His barn murals have all pretty much passed with the many seasons since they were painted, though there is one easily seen from Owens Road that was repainted about 50 years ago in a pale reflection of his original design.  The only remaining mural that has been left untouched has faded nearly to woodgrain, yet even in the hints of what remains it is easy to see the authority of his work.

Lindsey was a bit of a prankster, and loved jokes of all kinds.  He died at the age of 78 when he stepped off a ladder, forgetting that he was standing at the top.  It almost sounds like the kind of thing he would have laughed about.

The best known portrait of him shows the man with a rascally grin, but even without the benefit of a photo that quality of mischievousness and humor and joy of life is every bit as evident in the works he left behind.

This piece of art was painted onto the panel of a door using the same stains, lacquers and tools he used to accomplish the faux wood graining. Witnesses said he dabbed on the stain with a brush, moved it around with a feather, and then scratched the surface with the pointed end of the feather and his fingernail. (Found in the Stuhldreher Building at 48 West Fourth Street in Mansfield, today Tara’s Floral Expressions; Photographed by Michael Frank.)

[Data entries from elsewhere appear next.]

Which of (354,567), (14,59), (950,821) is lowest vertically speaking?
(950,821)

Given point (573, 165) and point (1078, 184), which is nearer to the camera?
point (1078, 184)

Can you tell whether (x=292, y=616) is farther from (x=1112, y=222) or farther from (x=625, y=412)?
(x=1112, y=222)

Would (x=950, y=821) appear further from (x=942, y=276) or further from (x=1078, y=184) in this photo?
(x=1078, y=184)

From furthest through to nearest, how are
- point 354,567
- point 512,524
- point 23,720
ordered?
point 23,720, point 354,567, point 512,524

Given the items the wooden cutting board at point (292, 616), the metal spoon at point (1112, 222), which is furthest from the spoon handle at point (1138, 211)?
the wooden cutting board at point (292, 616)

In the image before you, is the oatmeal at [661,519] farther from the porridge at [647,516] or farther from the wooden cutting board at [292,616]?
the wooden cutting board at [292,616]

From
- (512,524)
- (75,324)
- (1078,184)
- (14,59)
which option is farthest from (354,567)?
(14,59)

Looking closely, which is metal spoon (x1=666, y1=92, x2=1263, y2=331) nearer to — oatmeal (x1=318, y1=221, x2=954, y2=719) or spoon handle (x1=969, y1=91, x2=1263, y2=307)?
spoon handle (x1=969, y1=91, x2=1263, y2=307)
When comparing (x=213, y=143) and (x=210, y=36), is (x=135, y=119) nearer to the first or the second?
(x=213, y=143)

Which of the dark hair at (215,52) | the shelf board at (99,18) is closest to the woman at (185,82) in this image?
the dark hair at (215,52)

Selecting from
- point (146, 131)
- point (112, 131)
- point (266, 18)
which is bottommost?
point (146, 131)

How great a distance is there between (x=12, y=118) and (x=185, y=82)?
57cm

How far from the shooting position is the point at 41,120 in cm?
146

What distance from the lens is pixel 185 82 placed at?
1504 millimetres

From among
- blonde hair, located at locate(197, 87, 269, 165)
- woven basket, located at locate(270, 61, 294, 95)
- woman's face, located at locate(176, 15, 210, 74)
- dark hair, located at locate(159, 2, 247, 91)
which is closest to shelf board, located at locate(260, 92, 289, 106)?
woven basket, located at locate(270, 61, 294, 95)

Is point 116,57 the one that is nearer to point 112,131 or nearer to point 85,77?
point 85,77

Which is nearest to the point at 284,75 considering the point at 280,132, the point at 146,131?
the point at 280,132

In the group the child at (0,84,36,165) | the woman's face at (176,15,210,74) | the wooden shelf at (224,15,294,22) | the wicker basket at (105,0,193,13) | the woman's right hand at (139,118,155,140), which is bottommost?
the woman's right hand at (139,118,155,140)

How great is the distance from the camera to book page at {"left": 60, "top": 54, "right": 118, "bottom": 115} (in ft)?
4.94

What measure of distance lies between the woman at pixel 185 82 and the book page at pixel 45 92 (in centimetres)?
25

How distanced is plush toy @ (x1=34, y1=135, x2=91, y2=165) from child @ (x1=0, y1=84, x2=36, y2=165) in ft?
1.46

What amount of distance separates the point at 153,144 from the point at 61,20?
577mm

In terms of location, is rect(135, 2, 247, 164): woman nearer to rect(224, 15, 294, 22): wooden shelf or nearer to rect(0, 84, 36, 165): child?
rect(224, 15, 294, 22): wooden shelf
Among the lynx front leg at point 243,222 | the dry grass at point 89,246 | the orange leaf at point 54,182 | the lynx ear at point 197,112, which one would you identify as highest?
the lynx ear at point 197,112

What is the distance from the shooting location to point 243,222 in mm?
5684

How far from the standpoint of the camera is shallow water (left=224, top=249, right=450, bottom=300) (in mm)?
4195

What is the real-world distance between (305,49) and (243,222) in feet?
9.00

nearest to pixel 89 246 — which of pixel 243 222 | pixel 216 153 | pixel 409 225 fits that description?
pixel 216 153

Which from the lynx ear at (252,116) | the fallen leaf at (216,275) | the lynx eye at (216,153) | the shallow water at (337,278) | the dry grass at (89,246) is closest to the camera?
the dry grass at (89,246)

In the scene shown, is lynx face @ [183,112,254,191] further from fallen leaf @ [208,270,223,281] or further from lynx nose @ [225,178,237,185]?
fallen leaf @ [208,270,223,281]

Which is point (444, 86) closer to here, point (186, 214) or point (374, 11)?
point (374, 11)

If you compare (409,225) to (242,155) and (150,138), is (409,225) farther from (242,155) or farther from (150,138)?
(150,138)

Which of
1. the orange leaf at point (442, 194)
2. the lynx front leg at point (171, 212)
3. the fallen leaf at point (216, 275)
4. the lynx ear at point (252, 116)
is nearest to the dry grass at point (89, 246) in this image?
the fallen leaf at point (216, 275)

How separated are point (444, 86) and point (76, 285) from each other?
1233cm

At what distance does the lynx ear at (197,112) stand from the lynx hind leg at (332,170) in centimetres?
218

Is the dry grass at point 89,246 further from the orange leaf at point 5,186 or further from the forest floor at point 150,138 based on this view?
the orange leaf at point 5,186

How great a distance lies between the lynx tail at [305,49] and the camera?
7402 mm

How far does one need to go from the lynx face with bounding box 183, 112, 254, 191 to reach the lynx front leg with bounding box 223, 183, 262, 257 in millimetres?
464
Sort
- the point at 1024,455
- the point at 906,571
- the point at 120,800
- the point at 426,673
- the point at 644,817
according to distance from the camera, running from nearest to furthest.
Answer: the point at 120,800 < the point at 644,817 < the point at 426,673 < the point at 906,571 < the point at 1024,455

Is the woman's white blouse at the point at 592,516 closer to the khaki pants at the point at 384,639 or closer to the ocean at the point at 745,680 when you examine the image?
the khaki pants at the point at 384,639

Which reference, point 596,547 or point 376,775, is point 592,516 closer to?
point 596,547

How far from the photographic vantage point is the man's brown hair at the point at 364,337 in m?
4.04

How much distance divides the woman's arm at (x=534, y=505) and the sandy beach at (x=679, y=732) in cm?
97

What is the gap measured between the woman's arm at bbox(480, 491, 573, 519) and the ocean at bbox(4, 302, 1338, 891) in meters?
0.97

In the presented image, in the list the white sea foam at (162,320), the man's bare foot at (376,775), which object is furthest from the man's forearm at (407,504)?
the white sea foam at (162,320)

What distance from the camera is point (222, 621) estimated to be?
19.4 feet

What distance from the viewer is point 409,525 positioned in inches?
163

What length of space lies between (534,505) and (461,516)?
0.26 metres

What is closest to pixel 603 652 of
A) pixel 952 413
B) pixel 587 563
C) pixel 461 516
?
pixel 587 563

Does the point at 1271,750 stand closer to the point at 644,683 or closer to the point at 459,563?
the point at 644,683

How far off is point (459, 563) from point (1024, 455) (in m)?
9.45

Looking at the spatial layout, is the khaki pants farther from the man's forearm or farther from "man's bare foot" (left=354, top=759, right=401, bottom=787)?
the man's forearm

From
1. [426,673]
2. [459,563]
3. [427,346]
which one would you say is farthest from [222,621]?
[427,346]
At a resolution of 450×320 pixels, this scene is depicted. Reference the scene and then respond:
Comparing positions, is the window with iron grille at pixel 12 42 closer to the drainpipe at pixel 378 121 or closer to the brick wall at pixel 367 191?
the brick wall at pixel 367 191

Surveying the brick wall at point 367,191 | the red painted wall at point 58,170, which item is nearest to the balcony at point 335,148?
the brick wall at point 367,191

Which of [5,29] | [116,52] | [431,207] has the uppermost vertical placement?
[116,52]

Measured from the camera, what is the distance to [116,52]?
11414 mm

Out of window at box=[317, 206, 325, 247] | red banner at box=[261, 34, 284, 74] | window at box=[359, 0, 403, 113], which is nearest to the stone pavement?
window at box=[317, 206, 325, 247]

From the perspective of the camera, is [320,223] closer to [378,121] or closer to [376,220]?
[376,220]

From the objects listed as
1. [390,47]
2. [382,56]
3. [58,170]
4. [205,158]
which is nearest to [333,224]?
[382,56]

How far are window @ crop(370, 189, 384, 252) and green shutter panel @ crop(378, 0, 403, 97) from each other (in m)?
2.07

Original Lindsey art found in the Richland County Museum, preserved on a closet door.

Lindsey’s oil paintings often combine characteristics of his barn murals with the highly detailed papercuts. This fox painting sold at auction for over $20k more than 15 years ago. Poor Seymore’s wife would be aghast: she was troubled that he didn’t charge more for his art…he often gave it away.

The portrait of Jubilant comes from the Delagrange collection.

Lindsey’s delicate silhouette papercuts are so amazingly detailed that often the birds are recognizable by species.

His art was self taught from a very early age, and his talent took him to the 1876 Centennial Exposition at Philadelphia and the 1892 World’s Fair in Chicago where he had a booth cutting souvenir silhouettes.

Seymore never went anywhere without a pair of scissors in his pocket because he never knew when he might have a little kid to entertain or an eager housemaker to impress with a deft bit of papercutting.

The portrait of Seymore Lindsey (1848-1927), photographed with his pet rooster, was consdered by all who knew him to perfectly capture his mischievous, gentle character.